Now the one part I have suspicion about with this ISR compared to the other is the way we enable it. In the current working code, we use a call to a startCAN() function which is called at the end of FreeRTOS_Init(). This function activates the various Notifications provided in the CAN HAL, sets up the CAN filter and calls the actual HAL_CAN_Start() function. I found that moving this to before the RTOS scheduler starts (but after the peripheral details are configured), also causes the same issue as described above. This includes adding a taskENTER_CRITICAL() section around this function to avoid issues with changing the enabled ISRs. This might just be a red herring, but it stuck out to me as something unique about the specific problem ISR.

At this point I’m both out of my depth as a junior engineer and out of ideas on what to try next - does anyone have any thoughts on what else could be causing this and/or tests for me to try?

Thank you,

This seems totally strange that removing an unrelated task causes an interrupt to not fire. Seems like a symptom of a problem somewhere else.

Have you tried general debugging techniques?


Additionally - can you view the CAN peripheral’s registers in the debugger once it has stopped executing - that might give a clue as to why it stopped (maybe a data corruption turned it off, or there is some error condition on the perihperal that needs clearing, maybe the interrupt is disabled, etc.) - not that that explains the correlation between changing something unrelated and this simptom but it might give you a clue as to where to look.

Hello again!

Thanks for the suggestions - I spent today trying them out and unfortunately didn’t get to a solution. Here’s what I found:

  • configASSERT was already enabled and appears set up as provided - so we aren’t having an issue with an RTOS function misfiring
  • I re-ran the stack checking I tried earlier in trying to solve this problem but included every task - the configuration to check for stack overflow was already set, and using the getHighWatermark() function provided it each task had more than sufficient memory remaining - the minimum remaining words I saw returned was 80, and the rest were between 130-220 (of 256 allocated)
  • The malloc failed config was also already enabled and set up - doesn’t look like that is the cause either (we have the system set up to use heap 3)
  • Checking the CAN peripheral registers during operation also didn’t yield anything directly - the registers were the same in the “working” and “non-working” versions, and double checking against the datasheet shows that the bit for the RX interrupt is active in both cases.

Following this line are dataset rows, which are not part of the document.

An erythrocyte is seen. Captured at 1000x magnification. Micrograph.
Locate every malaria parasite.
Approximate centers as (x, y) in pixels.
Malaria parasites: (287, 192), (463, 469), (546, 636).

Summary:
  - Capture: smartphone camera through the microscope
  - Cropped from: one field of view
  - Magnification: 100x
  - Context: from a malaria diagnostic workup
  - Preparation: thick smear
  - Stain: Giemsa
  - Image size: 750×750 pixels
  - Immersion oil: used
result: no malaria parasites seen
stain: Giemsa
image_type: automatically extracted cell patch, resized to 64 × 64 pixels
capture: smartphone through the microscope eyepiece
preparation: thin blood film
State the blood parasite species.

One thing I did find was while checking the CAN registers I had one instance where just adding the breakpoint to the StartCAN() function mentioned above caused the system to work as expected, but I wasn’t able to reproduce that more than one time. That makes me think I have some sort of timing issue or race condition, but I couldn’t reproduce the timing (I also tried adding an arbitrary HAL_DELAY() to see if that made a difference). I had the same thing happen when adding the stack value checking into the default task - it worked when I checked the 18 application defined values, but went back to failing when I added an additional stack watermark check for the default task itself.

So it seems that I’ve reached a point where certain changes on the level of a single function call change the system operation. Anyone have an idea for more tests I can try?

Thanks Again,

Then the interrupt is probably masked in non-working case. Is any interrupt working at that time? You can put a breakpoint at xPortSysTickHandler or xPortPendSVHandler in port.c and see if those are triggered. Also check the value of the BASEPRI register which is used to masked some interrupts.